Explore the material:
1 > From the forum reply on multiplying an oscillator frequency by 12000, transcribe everything from "You could also" down to "at each VCO.".
2 > Render this sentence from the forum reply on PLL frequency multiplication into Spanish: "This also minimizes the tuning range required at each VCO."
3 > Write the next part of the forum reply on multiplying an oscillator frequency by 12000, starting after its final sentence.

Provided text Block Start

Source oscillator frequency multiplier by 12000

Hi flatmax,

PLLs only work when you provide them with enough reference cycles for a decent comparison. While there's some work being done with digital PLLs to minimize the time to lock to low-frequency signals, none of the DPLLs we could give you would be good choices for this kind of wide-reference application. You could build your own in an FPGA, but something tells me this is beyond the scope of what you want to do.

From a PLL standpoint, you'd be much better off if you could establish a much-higher fixed-frequency and mix up the 0-5kHz signal so that the loop bandwidth of the PLL could support the desired rate of change. For example: if you can mix the 0-5kHz signal onto a fixed 100kHz oscillator, then multiply this signal up by a factor of 12k, your output would be a 1.2GHz signal with up to 60MHz of error. You could run a parallel PLL with a 12k multiplication factor off the same 100kHz oscillator but without the mixed-up 0-5kHz signal, and the result would be a fixed 1.2GHz signal with no error. Then you could mix the 1.2GHz + error with the 1.2GHz fixed and extract a 0-60MHz clock, which would continuously shift in frequency directly proportional to the 0-5kHz reference.

You could also break this up into a few stages, so that you're not multiplying up by a factor of 12k in a single PLL (this would cause lots of issues with cycle slip at the phase detector). Conceptually you can use the same scheme cascaded so you're only multiplying up by a factor of 100 and 120 in two stages - this requires more components and more PLLs, but there's virtually no concerns with cycle slip and the reference oscillators can be more realistic e.g. 10MHz. This also minimizes the tuning range required at each VCO.

All that said: given that the frequency range is 0-5kHz, there isn't too much that can be done about jitter cleaning with this approach since by definition we have to be tracking the 1-2kHz/s change in reference frequency (corresponding to at least 5kHz loop bandwidth, ideally more like 10kHz) - we can't adequately filter the sideband without tracking it, and we can't track it without keeping the loop bandwidth too high to filter it. Multiplying up by a factor of 12k also means multiplying up the jitter by a factor of 12k, so your clock signal will be pretty terrible quality even if you can get this approach working (at least as far as an audio ADC/DAC is concerned). Am I correct in inferring that your reference oscillator is basically a tachometer from the reference platter? I strongly doubt you could generate a clean enough clock from a motor signal, regardless of the flywheel effects that should theoretically be filtering transient noise, because the 1/f inherent in the motor drive for thermal reasons is going to be too high in-band (especially once multiplied up by 12k). Do not underestimate the effect of this 12k factor on the jitter: the whole signal's phase noise will increase by 20 * log(12k) = more than 80dB in-band, and it's not great to begin with. The induced phase error will be audible at steady state if the audio clock is coming from a motor drive. On the other hand, if your reference signal is synthesized from some high-quality source and is a software-generated proxy for the motor speed, this could work well - but at that point there's a more direct approach.

Provided text Block End
Provided material Block Start

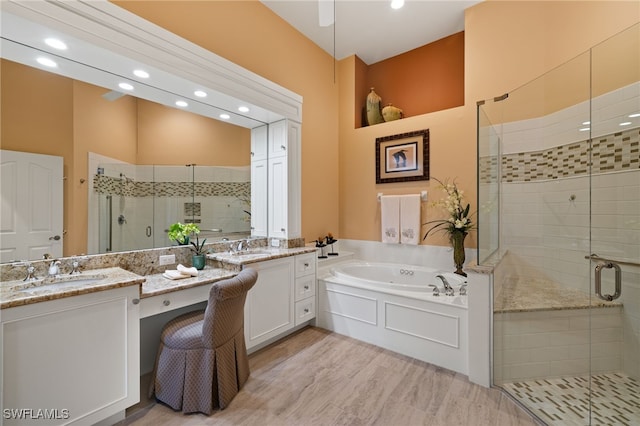 bathroom with vanity and shower with separate bathtub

Provided material Block End

Results for the exercise:
1 >
You could also break this up into a few stages, so that you're not multiplying up by a factor of 12k in a single PLL (this would cause lots of issues with cycle slip at the phase detector). Conceptually you can use the same scheme cascaded so you're only multiplying up by a factor of 100 and 120 in two stages - this requires more components and more PLLs, but there's virtually no concerns with cycle slip and the reference oscillators can be more realistic e.g. 10MHz. This also minimizes the tuning range required at each VCO.

2 > Esto también minimiza el rango de sintonía requerido en cada VCO.

3 >
I think what you really want is the ability to rapidly and accurately predict the platter frequency from a limited number of samples. I don't think you need to directly couple the platter to the clock, and for the reasons stated above it tends to be a tough sell anyway. On the other hand, you can dictate the flywheel dynamics and you can probably sense the force being applied to it with some kind of magnetic field monitoring or back EMF sensing. If you can sample these signals really fast, you could come up with a model of the predicted angular velocity of the platter, and use it to dynamically adjust the frequency output of a DDS. This approach has some error, but if you can update the DDS faster than audio frequency you should be able to push the quantization error above the audio cutoff, leaving only the model error in-band. And since you're sampling really fast, you can continuously update the model and generate better coefficients at all times. The control loop here is more complex, but the benefit is you can use a fixed-frequency and low-jitter reference source for your DDS, so your frequency-sensing scheme no longer adds to the clock noise on the Audio ADC/DAC. And if your processor doing the modeling is fast enough, this is still a real-time control loop rather than high-latency post-processing in a DSP. Unfortunately, this would burden the CPU unless offloaded to a dedicated controller; and high-performance DDS is not exactly low-power or low-cost.

Maybe there's a hybrid approach where you switch signals between a very clean 1kHz while the platter is at nominal frequency, and something like the synthesizer/mixer approach described above while the platter is being manipulated. You still have a low-quality clock driving the audio source during frequency shifting, but unless you apply a near-constant force to the platter to induce a specific pitch shift, perhaps the act of variably shifting pitch itself may end up making the clock quality issues less audible. Personally I doubt that it would work like this, but that's just a gut feeling - it is otherwise something to consider.

Very neat idea, with a lot of interesting challenges to solve.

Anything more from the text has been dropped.